Amazon Outage: The Aftermath

Amazon AWS S3 Storage Service had a major, widely reported, multi-hour outage yesterday in their US-East-1 data center. The S3 service in this particular data center was one of the very first services Amazon launched when it introduced cloud computing to the world more than 10 years ago. It’s grown exponentially since–storing over a trillion objects and servicing a million requests/second supporting thousands of web properties (this article alone lists over 100 well-known properties that were impacted by this outage).

Amazon has today published a description of what happened. The summary is that this was caused by human error. One operator, following a published run book procedure, mis-typed a command parameter setting a sequence of failure events in motion. The outage started at 9:37 am PST.  A nearly complete S3 service outage lasted more than three hours and full recovery of other AWS S3-dependent services lasted several hours more.

A few months ago, Dyn taught the industry that single-sourcing your authoritative DNS creates the risk the military described as two is one, one is none. This S3 incident underscores the same lesson for object storage. No service tier is immune. If a website, content, service or application is important, redundant alternative capability at all layers is essential. And this requires appropriate capabilities to monitor and manage this redundancy. After all, fail-over capacity is only as good as the system’s ability to detect the need to, and to actually, failover.
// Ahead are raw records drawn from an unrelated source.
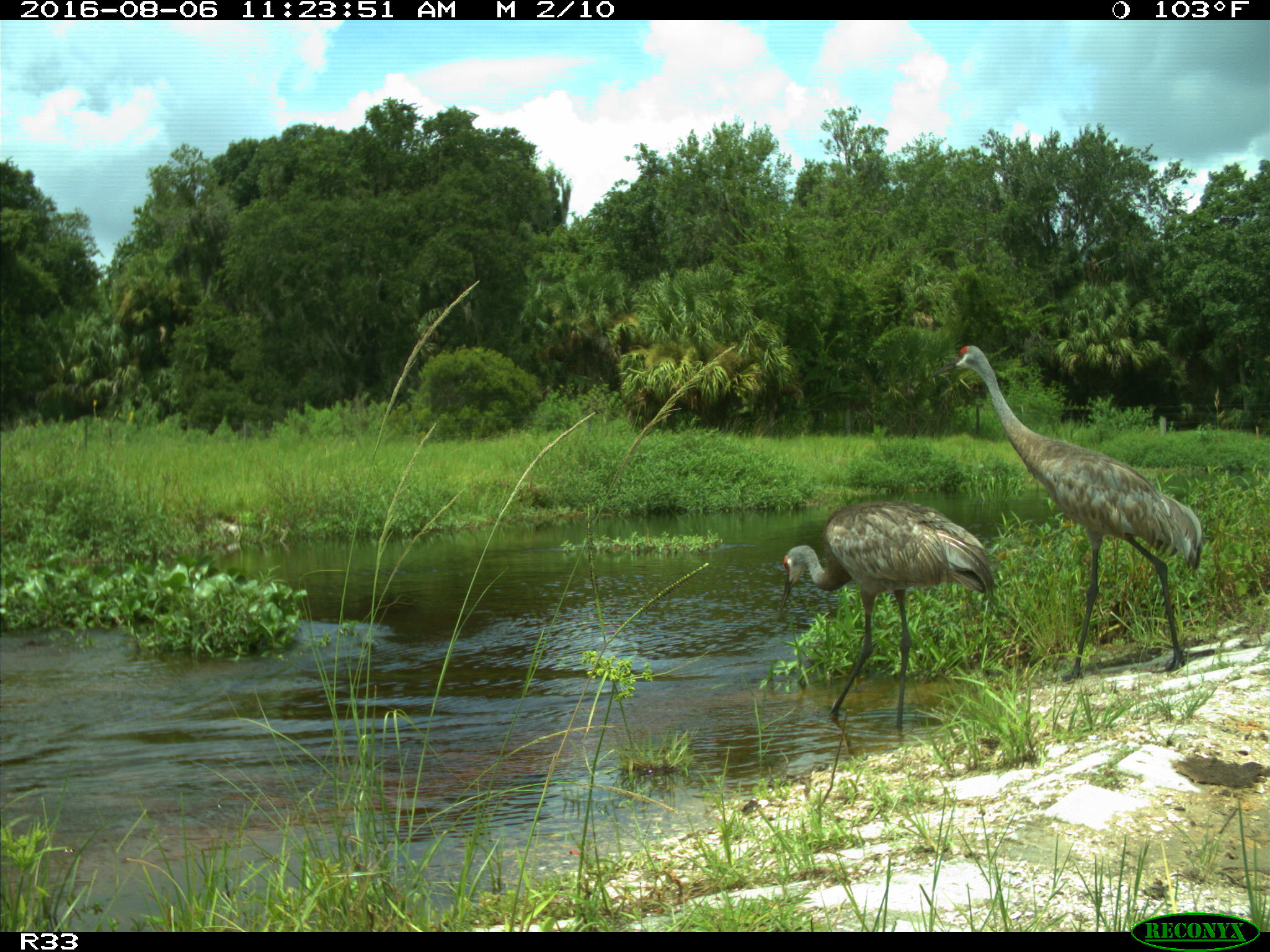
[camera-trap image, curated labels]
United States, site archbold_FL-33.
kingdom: Animalia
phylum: Chordata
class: Aves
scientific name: Aves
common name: birds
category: unidentified bird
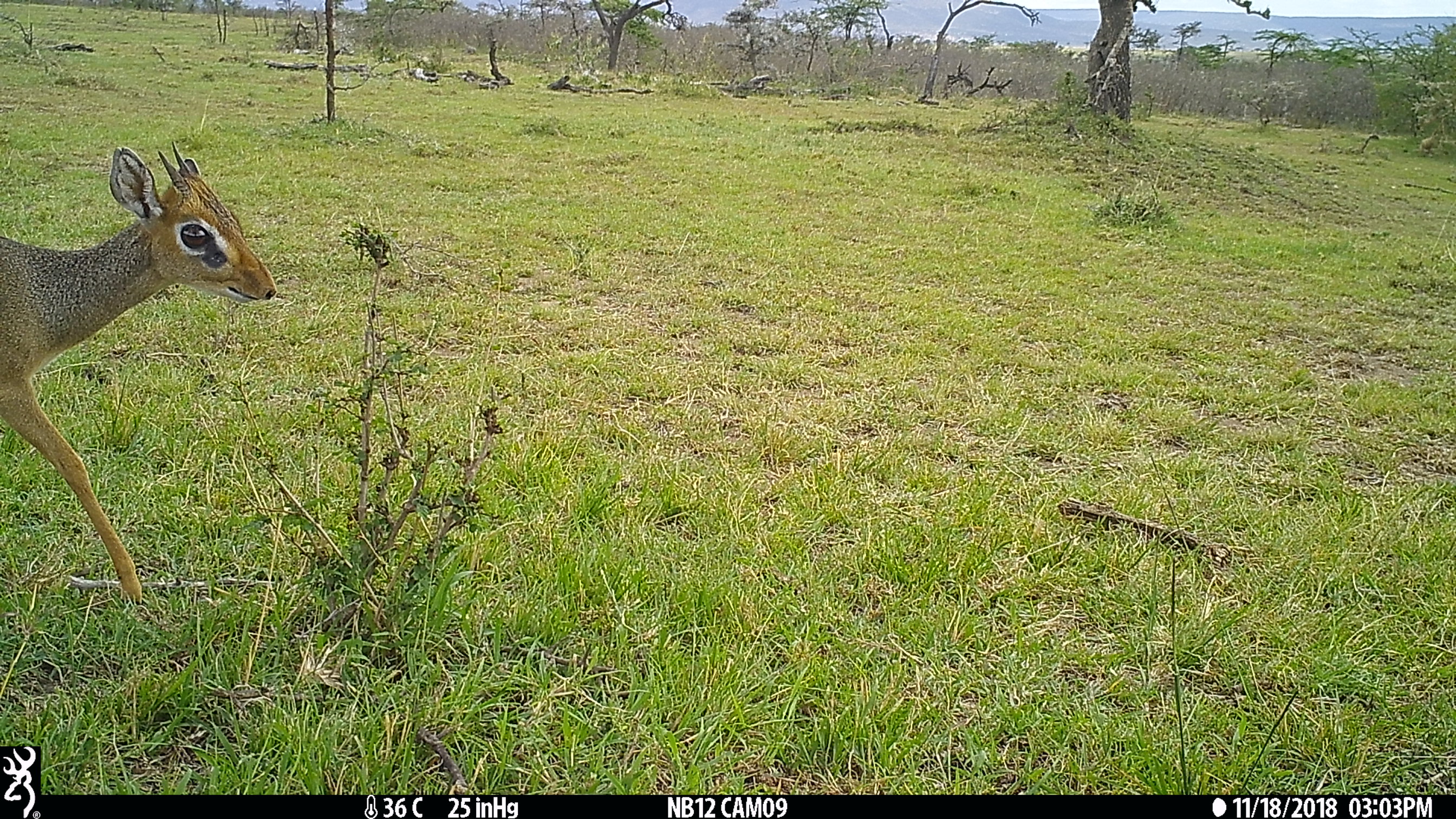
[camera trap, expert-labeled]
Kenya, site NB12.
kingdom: Animalia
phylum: Chordata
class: Mammalia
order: Artiodactyla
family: Bovidae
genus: Madoqua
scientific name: Madoqua kirkii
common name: kirk's dik-dik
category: dikdik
Dikdik (kirk's dik-dik) (Madoqua kirkii).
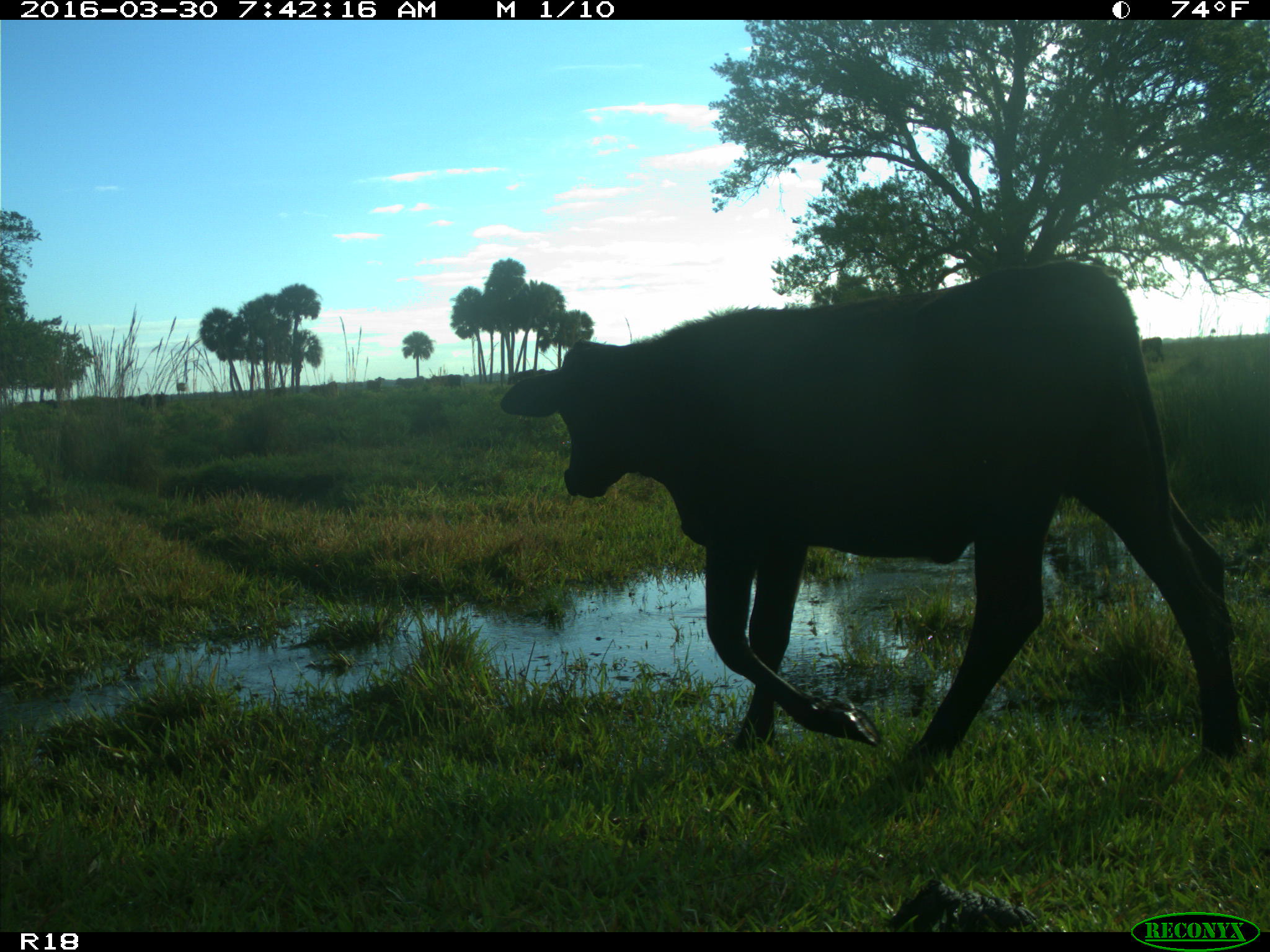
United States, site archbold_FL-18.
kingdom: Animalia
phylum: Chordata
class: Mammalia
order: Artiodactyla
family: Bovidae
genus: Bos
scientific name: Bos taurus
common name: domestic cow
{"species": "Bos taurus (domestic cow)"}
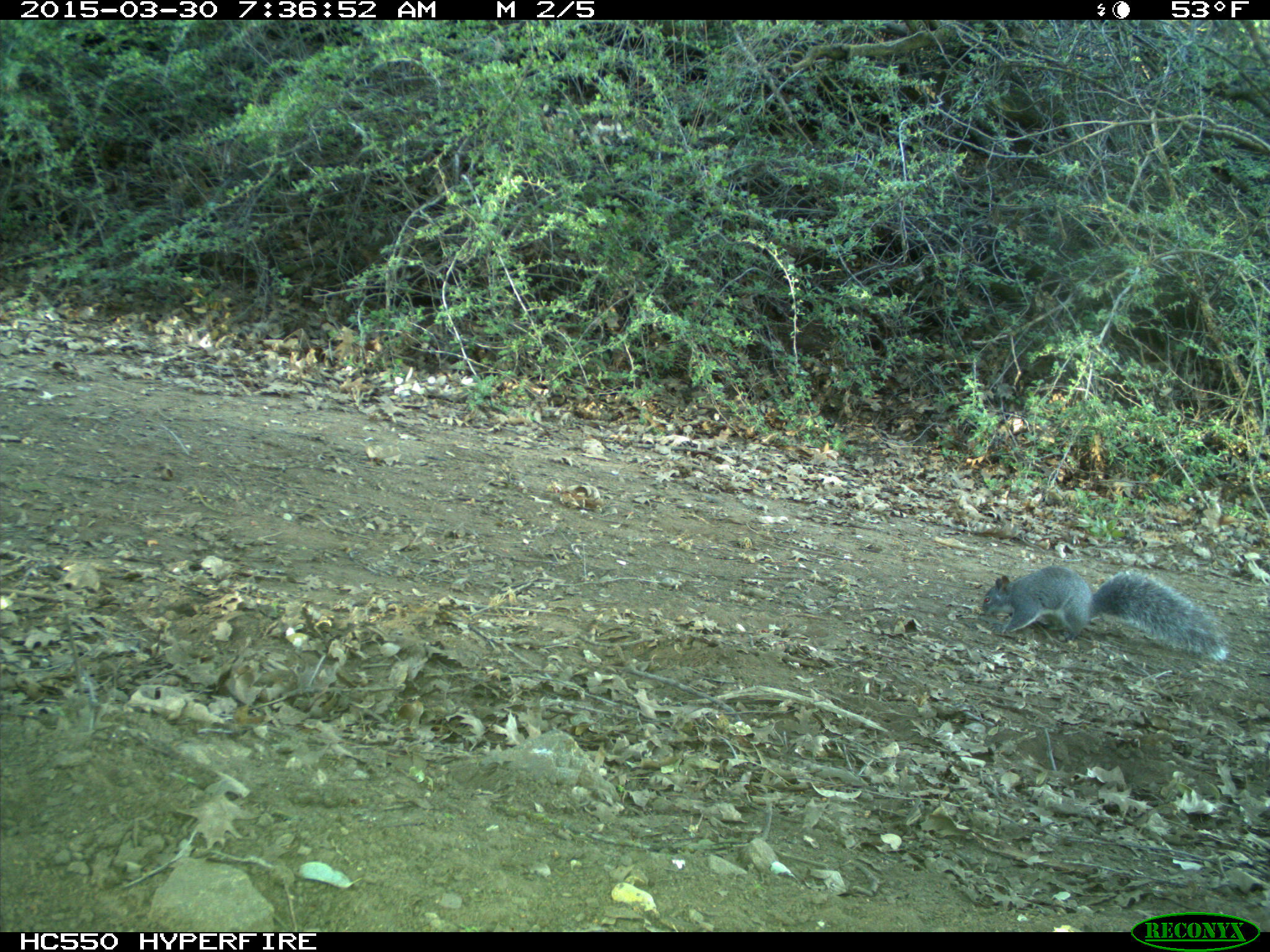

This has been at the heart of Cedexis’ vision since the beginning, and as we continue to expand our focus in streaming/video content and application delivery, this will continue to be an important and valuable theme as we seek to improve the Internet experience of every user around the world.

Even the very best, most experienced services can fail. And with increasing deconstruction of service-oriented architectures, the deeply nested dependencies between services may not always be apparent. (In this case, for example, the AWS status website had an underlying dependency on S3 and thus incorrectly reported the service at 100% health during most of the outage.)

We are dedicated to delivering data-driven, intelligent traffic management for redundant infrastructure of any type. Incidents like this should continue to remind the digital world that redundancy, automated failover, and a focus on the customer experience are fundamental to the task of delivering on the continued promise of the Internet.